The Nigerian National Petroleum Company Limited (NNPCL) has come under scrutiny for its remittance practices following the removal of the petrol subsidy in October 2024. Despite the anticipated revenue windfall, the World Bank reports that the NNPCL has only remitted 50% of the gains to the Federation Account, utilizing the remaining funds to offset legacy debt arrears. This revelation raises concerns about fiscal transparency and revenue management within the newly deregulated downstream petroleum sector. The World Bank estimates that the full revenue gains from subsidy removal amount to 2.6% of GDP in 2024, a significant sum that could bolster Nigeria’s development efforts. However, the NNPCL’s withholding of half these proceeds threatens to undermine the government’s fiscal consolidation plans and its capacity to invest in crucial infrastructure and social programs.

The subsidy removal, initially lauded by international financial institutions, was expected to free up substantial resources for development initiatives. However, its implementation was delayed due to public backlash against the resultant surge in petrol and commodity prices. Full deregulation finally took effect in October 2024, coinciding with the commencement of the Dangote refinery. Yet, the NNPCL delayed remittances to the Federation Account for three months, commencing transfers only in January 2025. This delay, coupled with the partial remittance practice, has cast a shadow over the fiscal benefits of the subsidy removal, prompting calls for greater accountability and transparency from the national oil company.

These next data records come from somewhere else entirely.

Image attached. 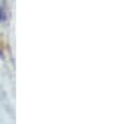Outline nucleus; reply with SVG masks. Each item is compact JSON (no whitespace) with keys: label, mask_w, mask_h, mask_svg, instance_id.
Instances as JSON below:
<instances>
[{"label":"nucleus","mask_w":120,"mask_h":124,"mask_svg":"<svg viewBox=\"0 0 120 124\" xmlns=\"http://www.w3.org/2000/svg\"><path fill=\"white\" fill-rule=\"evenodd\" d=\"M5 9H6V5H2V6H0V22L5 21V18H6V15H5Z\"/></svg>","instance_id":"f257e3e1"}]
</instances>
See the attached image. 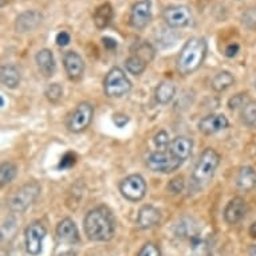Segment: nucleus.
<instances>
[{
	"label": "nucleus",
	"instance_id": "f8f14e48",
	"mask_svg": "<svg viewBox=\"0 0 256 256\" xmlns=\"http://www.w3.org/2000/svg\"><path fill=\"white\" fill-rule=\"evenodd\" d=\"M228 126H230V122L224 114H210L200 120L198 130L202 132V134L212 136L227 129Z\"/></svg>",
	"mask_w": 256,
	"mask_h": 256
},
{
	"label": "nucleus",
	"instance_id": "39448f33",
	"mask_svg": "<svg viewBox=\"0 0 256 256\" xmlns=\"http://www.w3.org/2000/svg\"><path fill=\"white\" fill-rule=\"evenodd\" d=\"M132 82L125 72L120 68H113L104 80V92L109 98H121L130 92Z\"/></svg>",
	"mask_w": 256,
	"mask_h": 256
},
{
	"label": "nucleus",
	"instance_id": "423d86ee",
	"mask_svg": "<svg viewBox=\"0 0 256 256\" xmlns=\"http://www.w3.org/2000/svg\"><path fill=\"white\" fill-rule=\"evenodd\" d=\"M181 165L182 161L174 157L168 149L153 152L146 158V166L156 173H172L180 168Z\"/></svg>",
	"mask_w": 256,
	"mask_h": 256
},
{
	"label": "nucleus",
	"instance_id": "bb28decb",
	"mask_svg": "<svg viewBox=\"0 0 256 256\" xmlns=\"http://www.w3.org/2000/svg\"><path fill=\"white\" fill-rule=\"evenodd\" d=\"M16 165L12 164V162H8V161L3 162L2 166H0V184H2V186L10 184L16 176Z\"/></svg>",
	"mask_w": 256,
	"mask_h": 256
},
{
	"label": "nucleus",
	"instance_id": "58836bf2",
	"mask_svg": "<svg viewBox=\"0 0 256 256\" xmlns=\"http://www.w3.org/2000/svg\"><path fill=\"white\" fill-rule=\"evenodd\" d=\"M248 232H250V236H251V238L256 239V222H252L251 227H250V231Z\"/></svg>",
	"mask_w": 256,
	"mask_h": 256
},
{
	"label": "nucleus",
	"instance_id": "a211bd4d",
	"mask_svg": "<svg viewBox=\"0 0 256 256\" xmlns=\"http://www.w3.org/2000/svg\"><path fill=\"white\" fill-rule=\"evenodd\" d=\"M192 149H194V141L188 137L180 136L176 137L170 141L168 146V150L172 153L174 157L181 160L184 162L185 160H188L192 154Z\"/></svg>",
	"mask_w": 256,
	"mask_h": 256
},
{
	"label": "nucleus",
	"instance_id": "dca6fc26",
	"mask_svg": "<svg viewBox=\"0 0 256 256\" xmlns=\"http://www.w3.org/2000/svg\"><path fill=\"white\" fill-rule=\"evenodd\" d=\"M43 20V15L39 11H24L16 18L15 30L20 34L34 31Z\"/></svg>",
	"mask_w": 256,
	"mask_h": 256
},
{
	"label": "nucleus",
	"instance_id": "412c9836",
	"mask_svg": "<svg viewBox=\"0 0 256 256\" xmlns=\"http://www.w3.org/2000/svg\"><path fill=\"white\" fill-rule=\"evenodd\" d=\"M113 18V6L110 4V3H104V4H101L97 10H96L92 19H94V24H96V27H97L98 30H104L112 23Z\"/></svg>",
	"mask_w": 256,
	"mask_h": 256
},
{
	"label": "nucleus",
	"instance_id": "4c0bfd02",
	"mask_svg": "<svg viewBox=\"0 0 256 256\" xmlns=\"http://www.w3.org/2000/svg\"><path fill=\"white\" fill-rule=\"evenodd\" d=\"M102 42H104V46L108 48V50H113L117 47V40L113 38H110V36H104L102 38Z\"/></svg>",
	"mask_w": 256,
	"mask_h": 256
},
{
	"label": "nucleus",
	"instance_id": "2f4dec72",
	"mask_svg": "<svg viewBox=\"0 0 256 256\" xmlns=\"http://www.w3.org/2000/svg\"><path fill=\"white\" fill-rule=\"evenodd\" d=\"M250 100H247L246 97V94H238V96H234V97L228 101V106H230V109L231 110H236V109H243L244 106L247 105Z\"/></svg>",
	"mask_w": 256,
	"mask_h": 256
},
{
	"label": "nucleus",
	"instance_id": "5701e85b",
	"mask_svg": "<svg viewBox=\"0 0 256 256\" xmlns=\"http://www.w3.org/2000/svg\"><path fill=\"white\" fill-rule=\"evenodd\" d=\"M174 94H176L174 84L172 82H169V80H164L156 88V101L158 102L160 105H168L169 102L174 98Z\"/></svg>",
	"mask_w": 256,
	"mask_h": 256
},
{
	"label": "nucleus",
	"instance_id": "ddd939ff",
	"mask_svg": "<svg viewBox=\"0 0 256 256\" xmlns=\"http://www.w3.org/2000/svg\"><path fill=\"white\" fill-rule=\"evenodd\" d=\"M247 210V202L243 198H239V196L234 198L224 210V220L227 222V224H231V226L239 224L246 218Z\"/></svg>",
	"mask_w": 256,
	"mask_h": 256
},
{
	"label": "nucleus",
	"instance_id": "aec40b11",
	"mask_svg": "<svg viewBox=\"0 0 256 256\" xmlns=\"http://www.w3.org/2000/svg\"><path fill=\"white\" fill-rule=\"evenodd\" d=\"M236 185L240 190L248 192L256 188V172L251 166H243L236 176Z\"/></svg>",
	"mask_w": 256,
	"mask_h": 256
},
{
	"label": "nucleus",
	"instance_id": "c9c22d12",
	"mask_svg": "<svg viewBox=\"0 0 256 256\" xmlns=\"http://www.w3.org/2000/svg\"><path fill=\"white\" fill-rule=\"evenodd\" d=\"M240 47L238 43H231V44H228L227 47H226V50H224V54H226V56H228V58H234L238 52H239Z\"/></svg>",
	"mask_w": 256,
	"mask_h": 256
},
{
	"label": "nucleus",
	"instance_id": "ea45409f",
	"mask_svg": "<svg viewBox=\"0 0 256 256\" xmlns=\"http://www.w3.org/2000/svg\"><path fill=\"white\" fill-rule=\"evenodd\" d=\"M55 256H76V252L64 251V252H60V254H58V255H55Z\"/></svg>",
	"mask_w": 256,
	"mask_h": 256
},
{
	"label": "nucleus",
	"instance_id": "4468645a",
	"mask_svg": "<svg viewBox=\"0 0 256 256\" xmlns=\"http://www.w3.org/2000/svg\"><path fill=\"white\" fill-rule=\"evenodd\" d=\"M56 238L60 243L74 246L80 242V232L76 224L70 218H63L56 226Z\"/></svg>",
	"mask_w": 256,
	"mask_h": 256
},
{
	"label": "nucleus",
	"instance_id": "c756f323",
	"mask_svg": "<svg viewBox=\"0 0 256 256\" xmlns=\"http://www.w3.org/2000/svg\"><path fill=\"white\" fill-rule=\"evenodd\" d=\"M76 162V153H72V152H68V153H64L62 156V158L59 161L58 168L62 169V170H66V169L72 168Z\"/></svg>",
	"mask_w": 256,
	"mask_h": 256
},
{
	"label": "nucleus",
	"instance_id": "a19ab883",
	"mask_svg": "<svg viewBox=\"0 0 256 256\" xmlns=\"http://www.w3.org/2000/svg\"><path fill=\"white\" fill-rule=\"evenodd\" d=\"M248 255L250 256H256V244L250 247V251H248Z\"/></svg>",
	"mask_w": 256,
	"mask_h": 256
},
{
	"label": "nucleus",
	"instance_id": "f3484780",
	"mask_svg": "<svg viewBox=\"0 0 256 256\" xmlns=\"http://www.w3.org/2000/svg\"><path fill=\"white\" fill-rule=\"evenodd\" d=\"M161 222V212L153 206H144L138 210L137 226L141 230H150Z\"/></svg>",
	"mask_w": 256,
	"mask_h": 256
},
{
	"label": "nucleus",
	"instance_id": "72a5a7b5",
	"mask_svg": "<svg viewBox=\"0 0 256 256\" xmlns=\"http://www.w3.org/2000/svg\"><path fill=\"white\" fill-rule=\"evenodd\" d=\"M184 178H182V177H176V178H173V180L169 181L168 190L169 192H172L173 194H178L184 190Z\"/></svg>",
	"mask_w": 256,
	"mask_h": 256
},
{
	"label": "nucleus",
	"instance_id": "a878e982",
	"mask_svg": "<svg viewBox=\"0 0 256 256\" xmlns=\"http://www.w3.org/2000/svg\"><path fill=\"white\" fill-rule=\"evenodd\" d=\"M242 121L248 128L256 129V102L250 101L247 105L242 109Z\"/></svg>",
	"mask_w": 256,
	"mask_h": 256
},
{
	"label": "nucleus",
	"instance_id": "1a4fd4ad",
	"mask_svg": "<svg viewBox=\"0 0 256 256\" xmlns=\"http://www.w3.org/2000/svg\"><path fill=\"white\" fill-rule=\"evenodd\" d=\"M47 231L46 227L42 222H34L26 228L24 232V242H26V251L31 256L40 255L43 250V240L46 238Z\"/></svg>",
	"mask_w": 256,
	"mask_h": 256
},
{
	"label": "nucleus",
	"instance_id": "2eb2a0df",
	"mask_svg": "<svg viewBox=\"0 0 256 256\" xmlns=\"http://www.w3.org/2000/svg\"><path fill=\"white\" fill-rule=\"evenodd\" d=\"M63 66H64V70L68 72V76L70 80H76L84 76V59H82V56H80L78 52H76V51H68L66 54L63 55Z\"/></svg>",
	"mask_w": 256,
	"mask_h": 256
},
{
	"label": "nucleus",
	"instance_id": "f03ea898",
	"mask_svg": "<svg viewBox=\"0 0 256 256\" xmlns=\"http://www.w3.org/2000/svg\"><path fill=\"white\" fill-rule=\"evenodd\" d=\"M206 51H208V44L204 38L194 36V38L188 39L177 56V72L182 76H189V74L198 72L204 63Z\"/></svg>",
	"mask_w": 256,
	"mask_h": 256
},
{
	"label": "nucleus",
	"instance_id": "473e14b6",
	"mask_svg": "<svg viewBox=\"0 0 256 256\" xmlns=\"http://www.w3.org/2000/svg\"><path fill=\"white\" fill-rule=\"evenodd\" d=\"M137 256H161V251L154 243H146L141 247Z\"/></svg>",
	"mask_w": 256,
	"mask_h": 256
},
{
	"label": "nucleus",
	"instance_id": "cd10ccee",
	"mask_svg": "<svg viewBox=\"0 0 256 256\" xmlns=\"http://www.w3.org/2000/svg\"><path fill=\"white\" fill-rule=\"evenodd\" d=\"M44 96L51 104H56V102L62 98L63 96V88L59 84H51L47 86L46 92H44Z\"/></svg>",
	"mask_w": 256,
	"mask_h": 256
},
{
	"label": "nucleus",
	"instance_id": "f257e3e1",
	"mask_svg": "<svg viewBox=\"0 0 256 256\" xmlns=\"http://www.w3.org/2000/svg\"><path fill=\"white\" fill-rule=\"evenodd\" d=\"M84 234L92 242H109L116 234V220L105 206L88 210L84 222Z\"/></svg>",
	"mask_w": 256,
	"mask_h": 256
},
{
	"label": "nucleus",
	"instance_id": "0eeeda50",
	"mask_svg": "<svg viewBox=\"0 0 256 256\" xmlns=\"http://www.w3.org/2000/svg\"><path fill=\"white\" fill-rule=\"evenodd\" d=\"M94 117V108L88 102H82L72 110L68 117L66 126L72 133H82L92 124Z\"/></svg>",
	"mask_w": 256,
	"mask_h": 256
},
{
	"label": "nucleus",
	"instance_id": "6e6552de",
	"mask_svg": "<svg viewBox=\"0 0 256 256\" xmlns=\"http://www.w3.org/2000/svg\"><path fill=\"white\" fill-rule=\"evenodd\" d=\"M120 192L129 202H141L146 194V182L141 174H130L120 182Z\"/></svg>",
	"mask_w": 256,
	"mask_h": 256
},
{
	"label": "nucleus",
	"instance_id": "e433bc0d",
	"mask_svg": "<svg viewBox=\"0 0 256 256\" xmlns=\"http://www.w3.org/2000/svg\"><path fill=\"white\" fill-rule=\"evenodd\" d=\"M114 124L118 126V128H124V126L129 122V117L125 116V114H116L113 118Z\"/></svg>",
	"mask_w": 256,
	"mask_h": 256
},
{
	"label": "nucleus",
	"instance_id": "6ab92c4d",
	"mask_svg": "<svg viewBox=\"0 0 256 256\" xmlns=\"http://www.w3.org/2000/svg\"><path fill=\"white\" fill-rule=\"evenodd\" d=\"M35 62H36V66L43 76L48 78V76H54L55 70H56V63H55L54 54L51 52V50L48 48L39 50L35 55Z\"/></svg>",
	"mask_w": 256,
	"mask_h": 256
},
{
	"label": "nucleus",
	"instance_id": "c85d7f7f",
	"mask_svg": "<svg viewBox=\"0 0 256 256\" xmlns=\"http://www.w3.org/2000/svg\"><path fill=\"white\" fill-rule=\"evenodd\" d=\"M133 54L138 55V56H141V58L145 59V60L149 63L152 59H153V56H154V48L152 47L150 43L142 42L137 46V50H136Z\"/></svg>",
	"mask_w": 256,
	"mask_h": 256
},
{
	"label": "nucleus",
	"instance_id": "393cba45",
	"mask_svg": "<svg viewBox=\"0 0 256 256\" xmlns=\"http://www.w3.org/2000/svg\"><path fill=\"white\" fill-rule=\"evenodd\" d=\"M148 64H149V63H148L145 59H142L141 56H138V55L136 54H132L129 58L126 59L125 62L126 70H128V72L133 74V76H141V74L145 72V68H146Z\"/></svg>",
	"mask_w": 256,
	"mask_h": 256
},
{
	"label": "nucleus",
	"instance_id": "f704fd0d",
	"mask_svg": "<svg viewBox=\"0 0 256 256\" xmlns=\"http://www.w3.org/2000/svg\"><path fill=\"white\" fill-rule=\"evenodd\" d=\"M55 42H56V44H58L59 47H64L72 42V36H70V34L66 32V31H60V32L55 36Z\"/></svg>",
	"mask_w": 256,
	"mask_h": 256
},
{
	"label": "nucleus",
	"instance_id": "7ed1b4c3",
	"mask_svg": "<svg viewBox=\"0 0 256 256\" xmlns=\"http://www.w3.org/2000/svg\"><path fill=\"white\" fill-rule=\"evenodd\" d=\"M218 164H220V156L218 152L212 148H206L200 154L198 164L194 166V174H192V180L194 184L198 186L210 184V181H212L216 173Z\"/></svg>",
	"mask_w": 256,
	"mask_h": 256
},
{
	"label": "nucleus",
	"instance_id": "9b49d317",
	"mask_svg": "<svg viewBox=\"0 0 256 256\" xmlns=\"http://www.w3.org/2000/svg\"><path fill=\"white\" fill-rule=\"evenodd\" d=\"M152 20V0H140L130 10L129 23L133 28L144 30Z\"/></svg>",
	"mask_w": 256,
	"mask_h": 256
},
{
	"label": "nucleus",
	"instance_id": "7c9ffc66",
	"mask_svg": "<svg viewBox=\"0 0 256 256\" xmlns=\"http://www.w3.org/2000/svg\"><path fill=\"white\" fill-rule=\"evenodd\" d=\"M153 141H154L156 146L158 148V150H166L169 146V144H170V141H169V134L165 130H160L158 133L154 136Z\"/></svg>",
	"mask_w": 256,
	"mask_h": 256
},
{
	"label": "nucleus",
	"instance_id": "b1692460",
	"mask_svg": "<svg viewBox=\"0 0 256 256\" xmlns=\"http://www.w3.org/2000/svg\"><path fill=\"white\" fill-rule=\"evenodd\" d=\"M235 84V78L230 72H220L212 78L210 80V88H214V92H226L230 88L232 84Z\"/></svg>",
	"mask_w": 256,
	"mask_h": 256
},
{
	"label": "nucleus",
	"instance_id": "9d476101",
	"mask_svg": "<svg viewBox=\"0 0 256 256\" xmlns=\"http://www.w3.org/2000/svg\"><path fill=\"white\" fill-rule=\"evenodd\" d=\"M162 16L165 23L172 28H184L192 24L194 22V15L190 8L182 4L169 6L164 10Z\"/></svg>",
	"mask_w": 256,
	"mask_h": 256
},
{
	"label": "nucleus",
	"instance_id": "4be33fe9",
	"mask_svg": "<svg viewBox=\"0 0 256 256\" xmlns=\"http://www.w3.org/2000/svg\"><path fill=\"white\" fill-rule=\"evenodd\" d=\"M0 78H2V84L4 88H16L20 84V72L14 64L3 66L2 72H0Z\"/></svg>",
	"mask_w": 256,
	"mask_h": 256
},
{
	"label": "nucleus",
	"instance_id": "20e7f679",
	"mask_svg": "<svg viewBox=\"0 0 256 256\" xmlns=\"http://www.w3.org/2000/svg\"><path fill=\"white\" fill-rule=\"evenodd\" d=\"M40 194V185L36 181H31L22 185L16 192L10 198L8 208L12 212H24L32 206Z\"/></svg>",
	"mask_w": 256,
	"mask_h": 256
}]
</instances>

The World Bank’s analysis paints a complex picture of Nigeria’s revenue landscape. While gross revenues collected by major revenue agencies surged in 2024, largely due to increased FX-denominated revenues following the removal of the FX subsidy, the NNPCL’s contributions lagged significantly. The company remitted only N600 billion to the Federation Account Allocation Committee (FAAC) in 2024, a sharp decline from N1.1 trillion in 2023. This shortfall is attributed primarily to the implicit petrol subsidy that persisted until the third quarter of 2024. Despite the subsidy’s official removal, the NNPCL’s subsequent remittance practices raise questions about its commitment to maximizing revenue contributions to the Federation Account.

A key point of contention lies in the discrepancies between NNPCL’s claimed arrears and the Federation’s calculations. As of February 2025, the NNPCL claimed arrears of N7.8 trillion, while the Federation’s records indicated N6.1 trillion, resulting in a net discrepancy of N1.7 trillion purportedly owed to the NNPCL. This discrepancy further complicates the issue and underscores the need for a thorough and transparent audit of NNPCL’s finances. The World Bank advocates for a forensic audit to clarify these discrepancies and ensure accurate accounting of oil revenues. Alongside this, the adoption of standardized reporting templates for FAAC remittances is recommended to promote transparency and accountability.

The World Bank underscores the importance of resolving these financial ambiguities to ensure the successful implementation of Nigeria’s fiscal consolidation efforts. Full remittance of subsidy savings is crucial for maintaining fiscal stability and enabling the government to adequately fund critical social programs and infrastructure projects. The report emphasizes the need to strengthen public financial management systems and ensure that the benefits of the subsidy removal translate into tangible improvements in public service delivery. Failure to address these issues could undermine the potential benefits of the subsidy removal and limit the government’s capacity to invest in crucial development priorities.

In conclusion, the World Bank’s findings highlight a critical challenge facing Nigeria’s fiscal outlook. While the removal of the petrol subsidy holds significant promise for increasing government revenues, the NNPCL’s partial remittance practices threaten to undermine these gains. The discrepancies in reported arrears, coupled with the lack of full transparency in revenue accounting, necessitate immediate action to ensure that the benefits of subsidy removal are realized. The World Bank’s recommendations for a forensic audit, standardized reporting, and strengthened public financial management systems are critical for bolstering fiscal discipline and maximizing the impact of the subsidy reform on Nigeria’s development trajectory. Ultimately, ensuring full transparency and accountability in the management of oil revenues is paramount for achieving sustainable economic growth and improving the lives of Nigerians.